=== EXTRACTED TEXT ===

A financial interest is not necessarily a conflict of interest. Under Article III, Section 2, a person who has a financial interest may have a conflict of interest only if the appropriate governing board or committee decides that a conflict of interest exists.

Article III

Procedures
1. Duty to Disclose
In connection with any actual or possible conflict of interest, an interested person must disclose the existence of the financial interest and be given the opportunity to disclose all material facts to the directors and members of committees with governing board delegated powers considering the proposed transaction or arrangement.
2. Determining Whether a Conflict of Interest Exists
After disclosure of the financial interest and all material facts, and after any discussion with the interested person, he/she shall leave the governing board or committee meeting while the determination of a conflict of interest is discussed and voted upon. The remaining board or committee members shall decide if a conflict of interest exists.
3. Procedures for Addressing the Conflict of Interest
a. An interested person may make a presentation at the governing board or committee meeting, but after the presentation, he/she shall leave the meeting during the discussion of, and the vote on, the transaction or arrangement involving the possible conflict of interest.
b. The chairperson of the governing board or committee shall, if appropriate, appoint a disinterested person or committee to investigate alternatives to the proposed transaction or arrangement.

=== STORED ROWS ===

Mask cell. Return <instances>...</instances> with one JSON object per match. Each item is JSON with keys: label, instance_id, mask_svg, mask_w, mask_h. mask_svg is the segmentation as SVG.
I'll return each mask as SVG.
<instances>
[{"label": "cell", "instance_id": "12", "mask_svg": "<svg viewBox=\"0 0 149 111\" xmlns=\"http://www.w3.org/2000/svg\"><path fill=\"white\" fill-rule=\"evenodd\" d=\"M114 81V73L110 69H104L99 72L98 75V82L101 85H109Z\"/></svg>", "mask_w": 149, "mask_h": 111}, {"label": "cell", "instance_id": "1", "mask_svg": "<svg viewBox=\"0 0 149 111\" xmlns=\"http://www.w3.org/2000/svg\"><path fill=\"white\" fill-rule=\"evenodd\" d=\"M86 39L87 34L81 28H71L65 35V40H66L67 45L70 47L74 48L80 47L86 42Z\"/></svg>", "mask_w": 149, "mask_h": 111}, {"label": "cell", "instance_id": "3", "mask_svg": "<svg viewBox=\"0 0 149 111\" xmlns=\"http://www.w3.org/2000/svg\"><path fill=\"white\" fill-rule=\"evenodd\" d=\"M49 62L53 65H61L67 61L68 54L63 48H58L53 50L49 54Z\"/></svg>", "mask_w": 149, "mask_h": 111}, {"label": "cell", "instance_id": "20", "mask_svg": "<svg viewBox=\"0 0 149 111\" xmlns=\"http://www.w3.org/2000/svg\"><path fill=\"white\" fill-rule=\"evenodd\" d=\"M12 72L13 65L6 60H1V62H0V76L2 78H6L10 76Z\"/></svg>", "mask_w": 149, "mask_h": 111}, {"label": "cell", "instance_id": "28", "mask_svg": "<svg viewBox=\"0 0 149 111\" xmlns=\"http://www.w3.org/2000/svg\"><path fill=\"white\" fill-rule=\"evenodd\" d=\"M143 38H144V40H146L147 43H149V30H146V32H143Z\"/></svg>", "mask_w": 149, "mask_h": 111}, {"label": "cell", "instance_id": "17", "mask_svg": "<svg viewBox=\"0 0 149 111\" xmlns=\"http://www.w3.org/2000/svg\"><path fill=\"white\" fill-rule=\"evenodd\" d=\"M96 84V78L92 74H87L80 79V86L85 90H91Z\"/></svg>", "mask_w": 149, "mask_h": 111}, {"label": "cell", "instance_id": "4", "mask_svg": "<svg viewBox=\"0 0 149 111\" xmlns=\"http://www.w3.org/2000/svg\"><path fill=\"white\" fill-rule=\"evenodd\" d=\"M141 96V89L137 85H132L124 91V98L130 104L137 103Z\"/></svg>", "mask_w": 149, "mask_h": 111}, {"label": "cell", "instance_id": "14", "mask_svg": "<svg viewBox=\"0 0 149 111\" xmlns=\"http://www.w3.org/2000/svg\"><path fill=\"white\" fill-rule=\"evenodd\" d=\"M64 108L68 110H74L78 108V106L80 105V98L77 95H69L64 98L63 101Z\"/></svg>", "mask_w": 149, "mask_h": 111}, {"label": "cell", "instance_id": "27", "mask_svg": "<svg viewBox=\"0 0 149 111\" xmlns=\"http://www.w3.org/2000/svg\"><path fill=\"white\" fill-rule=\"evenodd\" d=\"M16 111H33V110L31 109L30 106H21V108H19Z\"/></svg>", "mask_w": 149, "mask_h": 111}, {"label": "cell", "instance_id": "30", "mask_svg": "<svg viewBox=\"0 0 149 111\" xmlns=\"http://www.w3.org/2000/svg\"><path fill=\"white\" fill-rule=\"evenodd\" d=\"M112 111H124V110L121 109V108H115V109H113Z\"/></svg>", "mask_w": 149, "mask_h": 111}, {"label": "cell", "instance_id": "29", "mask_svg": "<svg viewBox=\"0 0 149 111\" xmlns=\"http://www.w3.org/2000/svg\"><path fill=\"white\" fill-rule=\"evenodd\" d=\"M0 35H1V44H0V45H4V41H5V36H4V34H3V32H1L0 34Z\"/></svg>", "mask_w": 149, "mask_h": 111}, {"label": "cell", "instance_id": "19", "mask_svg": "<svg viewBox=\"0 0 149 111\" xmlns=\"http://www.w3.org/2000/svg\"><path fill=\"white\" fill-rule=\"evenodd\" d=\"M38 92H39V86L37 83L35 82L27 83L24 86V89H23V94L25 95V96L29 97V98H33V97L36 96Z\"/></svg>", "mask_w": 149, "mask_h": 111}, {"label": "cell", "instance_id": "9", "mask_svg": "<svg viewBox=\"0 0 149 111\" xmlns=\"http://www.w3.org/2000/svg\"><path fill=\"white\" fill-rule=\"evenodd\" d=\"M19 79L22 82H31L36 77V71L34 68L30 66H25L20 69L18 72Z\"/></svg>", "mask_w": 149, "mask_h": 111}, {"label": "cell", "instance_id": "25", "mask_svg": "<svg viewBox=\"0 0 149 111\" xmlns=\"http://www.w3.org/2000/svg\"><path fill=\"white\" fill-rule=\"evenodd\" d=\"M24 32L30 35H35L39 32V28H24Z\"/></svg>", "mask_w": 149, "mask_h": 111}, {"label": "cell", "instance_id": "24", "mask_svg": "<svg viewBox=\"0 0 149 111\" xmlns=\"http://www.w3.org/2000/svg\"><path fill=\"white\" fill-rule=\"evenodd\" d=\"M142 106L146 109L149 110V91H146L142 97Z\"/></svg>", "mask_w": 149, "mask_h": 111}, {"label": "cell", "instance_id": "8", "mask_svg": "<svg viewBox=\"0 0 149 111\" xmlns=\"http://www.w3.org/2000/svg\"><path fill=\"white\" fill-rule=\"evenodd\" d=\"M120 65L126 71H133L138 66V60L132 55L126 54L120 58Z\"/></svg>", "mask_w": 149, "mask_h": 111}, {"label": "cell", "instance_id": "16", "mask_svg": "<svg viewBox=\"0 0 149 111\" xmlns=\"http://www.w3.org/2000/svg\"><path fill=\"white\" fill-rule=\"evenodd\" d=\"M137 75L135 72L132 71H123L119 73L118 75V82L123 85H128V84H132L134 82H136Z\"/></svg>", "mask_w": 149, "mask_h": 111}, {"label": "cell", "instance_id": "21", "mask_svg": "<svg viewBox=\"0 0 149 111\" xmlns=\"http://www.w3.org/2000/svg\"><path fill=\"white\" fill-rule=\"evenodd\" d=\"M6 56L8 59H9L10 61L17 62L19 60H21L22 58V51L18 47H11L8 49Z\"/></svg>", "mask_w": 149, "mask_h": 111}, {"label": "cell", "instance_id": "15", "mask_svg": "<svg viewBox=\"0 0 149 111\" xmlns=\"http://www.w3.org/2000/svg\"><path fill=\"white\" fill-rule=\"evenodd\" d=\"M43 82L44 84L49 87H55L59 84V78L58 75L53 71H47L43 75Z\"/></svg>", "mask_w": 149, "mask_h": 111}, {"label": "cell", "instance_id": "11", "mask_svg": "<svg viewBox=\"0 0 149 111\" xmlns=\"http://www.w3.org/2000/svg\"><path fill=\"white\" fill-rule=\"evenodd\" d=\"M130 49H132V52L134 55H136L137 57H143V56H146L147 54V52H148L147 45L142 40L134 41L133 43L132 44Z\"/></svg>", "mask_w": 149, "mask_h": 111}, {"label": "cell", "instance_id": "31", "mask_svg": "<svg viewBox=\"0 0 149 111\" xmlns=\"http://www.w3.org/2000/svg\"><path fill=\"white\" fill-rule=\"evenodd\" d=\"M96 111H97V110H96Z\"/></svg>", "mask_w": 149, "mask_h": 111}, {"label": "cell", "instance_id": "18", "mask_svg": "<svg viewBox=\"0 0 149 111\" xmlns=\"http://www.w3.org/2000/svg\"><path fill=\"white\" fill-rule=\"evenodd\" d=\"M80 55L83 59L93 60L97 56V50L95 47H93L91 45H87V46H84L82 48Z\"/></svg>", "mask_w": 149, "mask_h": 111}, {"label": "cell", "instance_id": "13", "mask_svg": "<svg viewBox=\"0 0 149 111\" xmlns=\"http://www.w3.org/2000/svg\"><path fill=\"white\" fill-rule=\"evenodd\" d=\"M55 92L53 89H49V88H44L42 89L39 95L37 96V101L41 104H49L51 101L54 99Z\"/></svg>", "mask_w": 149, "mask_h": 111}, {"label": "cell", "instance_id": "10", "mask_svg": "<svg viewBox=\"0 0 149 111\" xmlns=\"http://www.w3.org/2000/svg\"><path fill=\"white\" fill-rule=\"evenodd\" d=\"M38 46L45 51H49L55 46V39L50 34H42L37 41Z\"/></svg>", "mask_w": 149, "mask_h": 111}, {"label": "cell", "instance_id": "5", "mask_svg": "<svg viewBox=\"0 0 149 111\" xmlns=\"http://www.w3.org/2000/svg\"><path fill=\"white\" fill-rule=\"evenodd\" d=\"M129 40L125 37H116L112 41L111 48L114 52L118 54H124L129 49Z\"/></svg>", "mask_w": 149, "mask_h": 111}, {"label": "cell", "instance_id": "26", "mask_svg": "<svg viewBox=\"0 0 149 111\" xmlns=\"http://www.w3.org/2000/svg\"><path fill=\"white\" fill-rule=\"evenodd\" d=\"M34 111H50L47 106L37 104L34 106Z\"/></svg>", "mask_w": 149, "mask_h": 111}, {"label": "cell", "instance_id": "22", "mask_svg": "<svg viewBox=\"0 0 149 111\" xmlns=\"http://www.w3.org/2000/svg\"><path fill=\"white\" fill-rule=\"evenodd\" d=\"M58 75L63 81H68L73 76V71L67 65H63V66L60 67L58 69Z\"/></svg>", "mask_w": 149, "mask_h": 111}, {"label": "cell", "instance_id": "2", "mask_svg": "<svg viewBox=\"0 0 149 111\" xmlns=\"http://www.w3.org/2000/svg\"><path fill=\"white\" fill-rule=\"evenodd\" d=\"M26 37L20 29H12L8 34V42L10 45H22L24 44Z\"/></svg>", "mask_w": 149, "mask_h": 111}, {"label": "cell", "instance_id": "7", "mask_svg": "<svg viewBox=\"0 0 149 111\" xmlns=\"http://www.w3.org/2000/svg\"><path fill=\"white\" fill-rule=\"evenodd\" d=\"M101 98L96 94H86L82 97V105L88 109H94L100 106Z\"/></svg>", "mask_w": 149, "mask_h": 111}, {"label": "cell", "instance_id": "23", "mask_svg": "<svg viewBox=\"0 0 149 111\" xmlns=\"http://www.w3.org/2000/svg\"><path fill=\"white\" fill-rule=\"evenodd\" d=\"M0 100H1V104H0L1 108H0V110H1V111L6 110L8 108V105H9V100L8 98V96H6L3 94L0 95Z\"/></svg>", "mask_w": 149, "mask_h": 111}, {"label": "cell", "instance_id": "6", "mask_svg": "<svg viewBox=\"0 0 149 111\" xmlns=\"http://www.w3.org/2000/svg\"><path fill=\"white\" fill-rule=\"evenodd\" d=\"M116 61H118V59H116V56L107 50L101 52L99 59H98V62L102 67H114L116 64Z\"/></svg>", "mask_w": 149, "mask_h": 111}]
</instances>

===

§ **SET TASK A**:
Translate this sentence from the conflict of interest policy into French: "A financial interest is not necessarily a conflict of interest."
§ **SET TASK B**:
Say whether each statement agrees with the conflict of interest policy. Answer yes or no, and quote the deciding words.
(i) The interested person must leave the meeting while the board or committee discusses and votes on whether a conflict of interest exists.
(ii) An interested person is not permitted to make a presentation at the governing board or committee meeting.
(iii) The chairperson may appoint a disinterested person or committee to investigate alternatives to the proposed transaction or arrangement.
§ **SET TASK C**:
According to the conflict of interest policy, who decides whether a conflict of interest exists after the interested person has left the meeting?

§ **PROBLEM SOLUTION A**:
Un intérêt financier ne constitue pas nécessairement un conflit d'intérêts.

§ **PROBLEM SOLUTION B**:
(i) Yes: "he/she shall leave the governing board or committee meeting while the determination of a conflict of interest is discussed and voted upon"
(ii) No: "An interested person may make a presentation at the governing board or committee meeting"
(iii) Yes: "The chairperson of the governing board or committee shall, if appropriate, appoint a disinterested person or committee to investigate alternatives to the proposed transaction or arrangement."

§ **PROBLEM SOLUTION C**:
The remaining board or committee members decide.